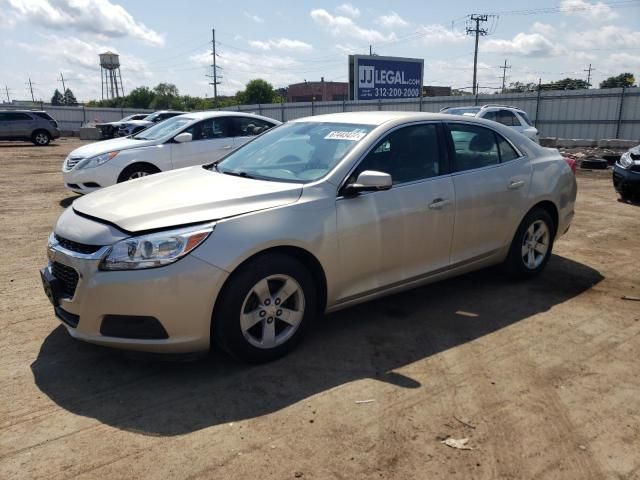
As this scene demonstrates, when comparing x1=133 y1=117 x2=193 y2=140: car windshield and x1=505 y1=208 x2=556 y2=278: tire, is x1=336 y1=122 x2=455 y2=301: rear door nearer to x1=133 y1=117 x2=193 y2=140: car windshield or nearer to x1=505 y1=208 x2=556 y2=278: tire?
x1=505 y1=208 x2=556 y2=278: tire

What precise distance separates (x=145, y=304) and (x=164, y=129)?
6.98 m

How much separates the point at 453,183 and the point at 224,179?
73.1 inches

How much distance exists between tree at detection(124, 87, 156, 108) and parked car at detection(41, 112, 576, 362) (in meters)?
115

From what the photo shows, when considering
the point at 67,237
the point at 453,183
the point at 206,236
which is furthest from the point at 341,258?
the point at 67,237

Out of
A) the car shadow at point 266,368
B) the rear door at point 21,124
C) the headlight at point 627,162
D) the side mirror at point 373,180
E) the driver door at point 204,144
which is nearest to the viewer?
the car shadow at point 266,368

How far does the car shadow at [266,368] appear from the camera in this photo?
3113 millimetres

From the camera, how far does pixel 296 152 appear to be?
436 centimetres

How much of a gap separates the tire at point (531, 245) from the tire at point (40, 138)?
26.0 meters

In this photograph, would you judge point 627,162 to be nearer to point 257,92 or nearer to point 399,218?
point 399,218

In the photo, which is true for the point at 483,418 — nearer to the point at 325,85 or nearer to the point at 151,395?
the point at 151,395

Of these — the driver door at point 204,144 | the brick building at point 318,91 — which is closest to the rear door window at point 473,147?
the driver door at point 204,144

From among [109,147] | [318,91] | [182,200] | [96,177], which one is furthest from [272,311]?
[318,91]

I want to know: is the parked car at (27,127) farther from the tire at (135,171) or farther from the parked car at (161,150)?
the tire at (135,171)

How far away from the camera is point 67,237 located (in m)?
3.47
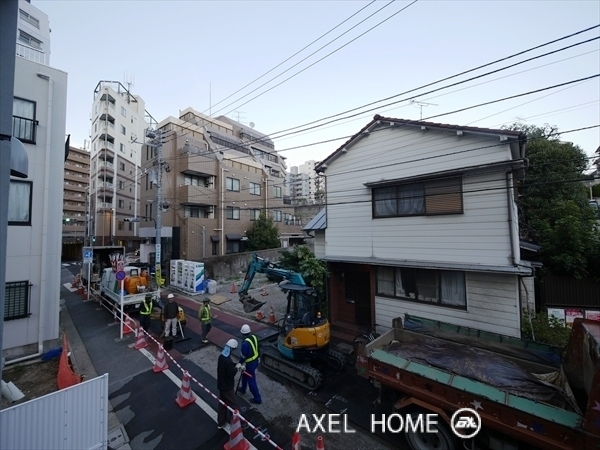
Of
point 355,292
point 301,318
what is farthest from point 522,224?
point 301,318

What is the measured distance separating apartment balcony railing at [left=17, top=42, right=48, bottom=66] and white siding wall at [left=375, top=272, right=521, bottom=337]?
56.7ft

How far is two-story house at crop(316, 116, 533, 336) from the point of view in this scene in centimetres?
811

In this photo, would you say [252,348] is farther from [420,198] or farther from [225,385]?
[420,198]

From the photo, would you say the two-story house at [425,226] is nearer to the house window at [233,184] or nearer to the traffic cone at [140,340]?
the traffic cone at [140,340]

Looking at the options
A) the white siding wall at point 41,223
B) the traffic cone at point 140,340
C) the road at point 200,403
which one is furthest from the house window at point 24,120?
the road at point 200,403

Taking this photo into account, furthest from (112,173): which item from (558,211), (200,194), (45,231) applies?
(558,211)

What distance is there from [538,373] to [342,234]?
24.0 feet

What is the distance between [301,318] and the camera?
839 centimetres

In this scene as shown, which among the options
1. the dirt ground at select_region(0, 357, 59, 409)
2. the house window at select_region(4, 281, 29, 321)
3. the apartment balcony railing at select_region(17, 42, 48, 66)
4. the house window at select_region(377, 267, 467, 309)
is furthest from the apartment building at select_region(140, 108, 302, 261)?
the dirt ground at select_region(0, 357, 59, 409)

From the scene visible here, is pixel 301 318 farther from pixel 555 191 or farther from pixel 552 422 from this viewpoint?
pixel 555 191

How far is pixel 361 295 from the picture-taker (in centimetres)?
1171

···

__STATED TASK__
Repeat the lines of the records verbatim, starting at the line containing "Of these — the" and stopping after the final line. Images stay out.

__OUTPUT__
Of these — the driver door at point 204,144 | the brick building at point 318,91 — which is closest to the rear door window at point 473,147?
the driver door at point 204,144

From among [109,147] | [318,91] | [182,200] | [96,177], which one is furthest from [272,311]?
[318,91]

I want to know: is the parked car at (27,127) farther from the tire at (135,171) or farther from the parked car at (161,150)?
the tire at (135,171)

How far away from the camera is point 67,237 located (in m)?
3.47
Of
point 355,292
point 301,318
what is farthest from point 522,224?
point 301,318

What is the measured distance separating apartment balcony railing at [left=17, top=42, right=48, bottom=66] and white siding wall at [left=375, top=272, right=521, bottom=337]?
56.7ft

How far is two-story house at crop(316, 116, 533, 336) from the point of view in this scene in centimetres?
811

In this photo, would you say [252,348] is farther from [420,198] or farther from [225,385]?
[420,198]

From the photo, would you say the two-story house at [425,226] is nearer to the house window at [233,184] or nearer to the traffic cone at [140,340]?
the traffic cone at [140,340]

Looking at the options
A) the white siding wall at point 41,223
B) the traffic cone at point 140,340
C) the road at point 200,403
which one is furthest from the house window at point 24,120?
the road at point 200,403

Taking this photo into account, furthest from (112,173): which item from (558,211), (200,194), (45,231) applies?
(558,211)

What distance is there from [538,373] to [342,234]?
24.0 feet

What is the distance between [301,318] and the camera?
839 centimetres

In this scene as shown, which among the options
1. the dirt ground at select_region(0, 357, 59, 409)
2. the house window at select_region(4, 281, 29, 321)
3. the apartment balcony railing at select_region(17, 42, 48, 66)
4. the house window at select_region(377, 267, 467, 309)
is furthest from the apartment building at select_region(140, 108, 302, 261)?
the dirt ground at select_region(0, 357, 59, 409)

From the scene visible here, is pixel 301 318 farther from pixel 555 191 or farther from pixel 552 422 from this viewpoint?
pixel 555 191

How far is pixel 361 295 from the picture-taker (in centimetres)?
1171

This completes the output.